In the majority of our American culture today, Christmas has a lot more to do with materialism than it does with Jesus. As you probably know, this is due to a long but persistent trend of our culture leaving God and focusing on more trivial pursuits like money, pleasure and self-fulfillment. Each year, the “meaning” of Christmas tends to fade away in favor of the pursuit of that hard-to-find gift and credit card debt amidst lavish (and often unnecessary) gifts.

But this trend should not really bother us much because no matter the state of the world, God is in control. If we truly believe and cast our worries and cares upon Jesus, He will take care of us, no matter the state of the culture or society around us. Jesus said: “Come to Me, all you who labor and are heavy laden, and I will give you rest. Take My yoke upon you and learn from Me, for I am gentle and lowly in heart, and you will find rest for your souls. For My yoke is easy and My burden is light.” Matthew 11:28-30

Because of this admonition, we know the Lord is there to shelter us, to be our rock in times of turmoil. Sin in our society should bother us, but it should never overshadow the faith we have in the living God! A large measure of deep, abiding faith is required of us and we will summarily survive to follow Christ another day. Even though our culture is straying noticeably from God, we continue on and we nurture our faith because there is one true God – and in Him our hope lives!

Do I wish it could be as it was in the 1940s or 50s when there was prayer in schools and dust on the family Bible was a sign of a family losing its way? Naturally! But that is not up to us.
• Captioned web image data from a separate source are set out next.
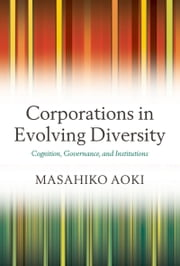 Corporations in Evolving Diversity: Cognition, Governance, and Institutions ebook by Masahiko Aoki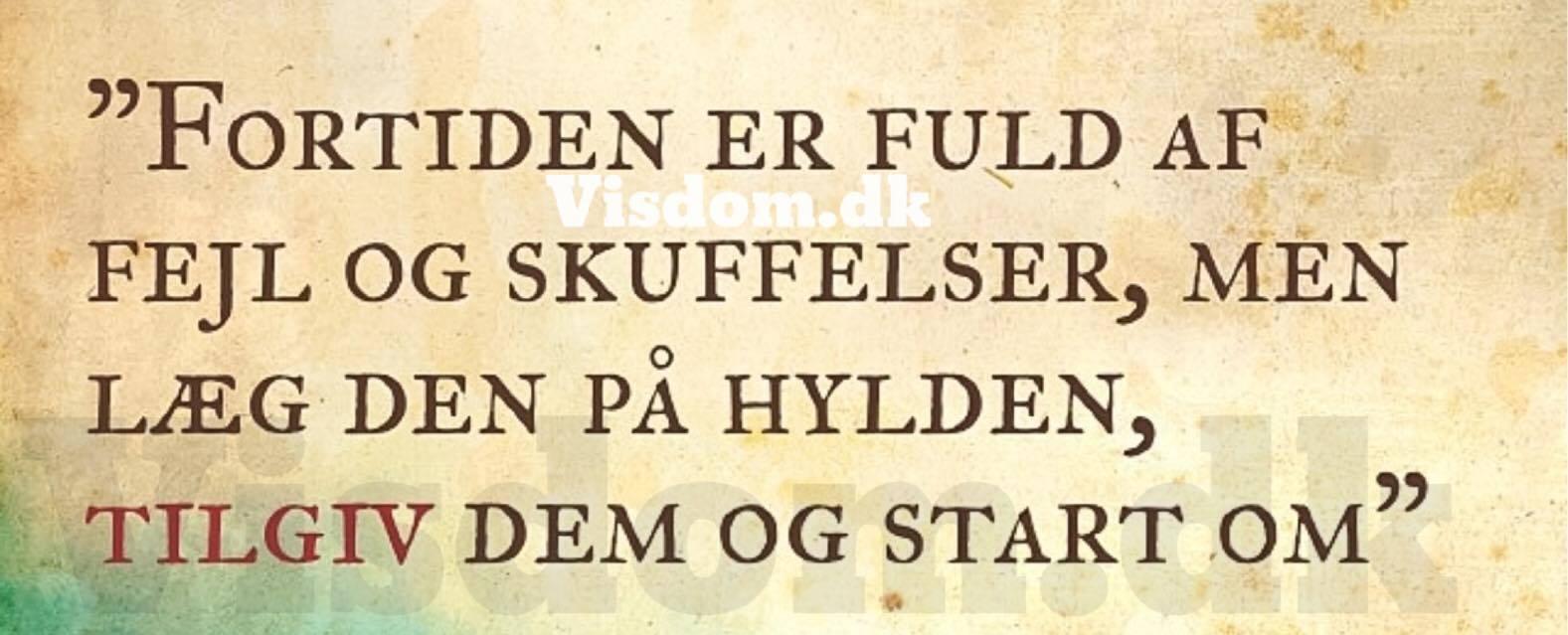 citater om fortiden fortiden   Danmarks største citat side, Vi har søde og smukke  citater om fortiden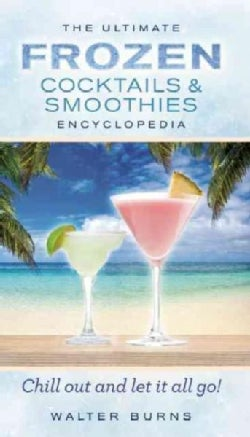 The Ultimate Frozen Cocktails & Smoothies Encyclopedia (Hardcover)
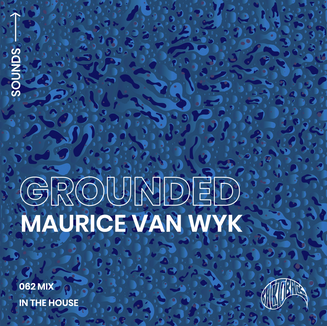 GROUNDED with Maurice Van Wyk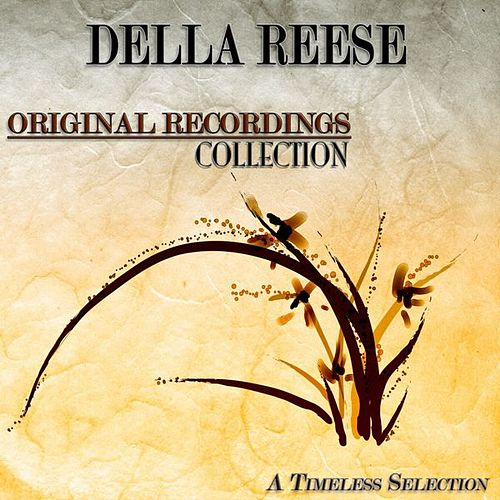 Original Recordings Collection (A Timeless Selection) von Della Reese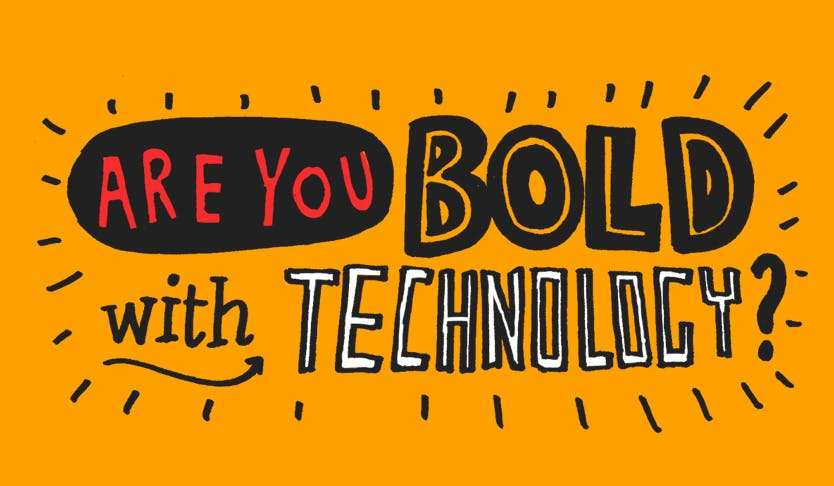 Be Bold with Technology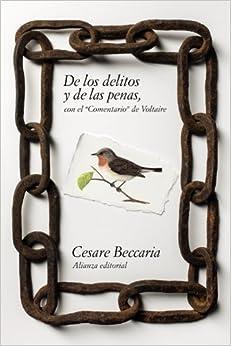 De Los Delitos Y De Las Penas. Con El Comentario De Voltaire por Cesare De Beccaria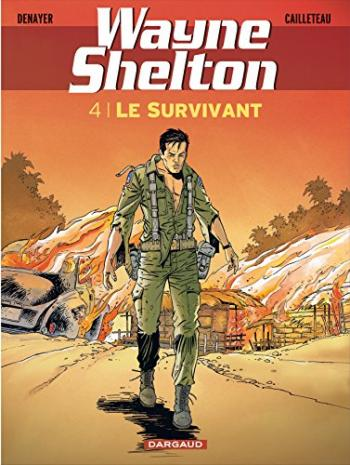 Couverture de l'album Wayne Shelton - 4. Le Survivant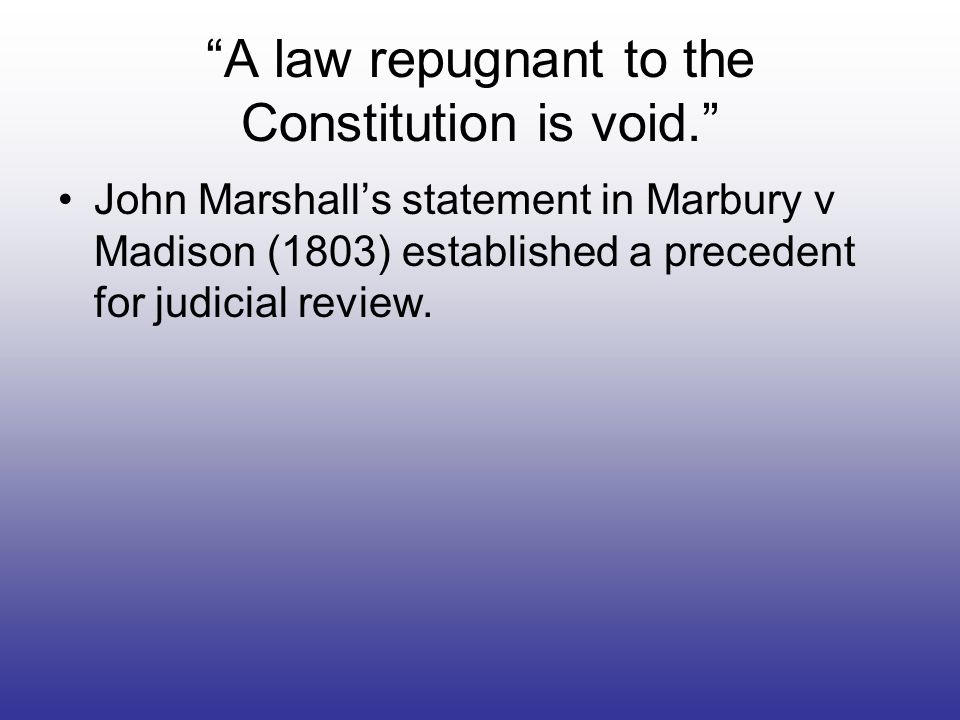 A law repugnant to the Constitution is void.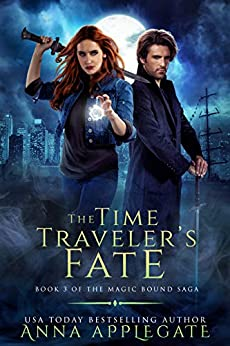 The Time Traveler's Fate (Book 3 of the Magic Bound Saga): A Time-Travel Paranormal Romance by [Anna Applegate]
Almighty God is in control, and those of us that follow Him know that He is seeking the best outcome for those who love Him: “And we know that all things work together for good to those who love God, to those who are the called according to His purpose.” Romans 8:28

For my family and me, Christmas is more about spending time together, being away from work or school and giving each other gifts than it is about Jesus; we do our best to honor Jesus all the time, not just on this holiday.

Today my earnest wish for you and those close to you is that you celebrate Christ and what He means to you in accordance with the guidance we receive from the Bible.

As we exchange gifts, let us not forget the greatest gift we have ever received: God’s only Son and our precious Savior Jesus Christ.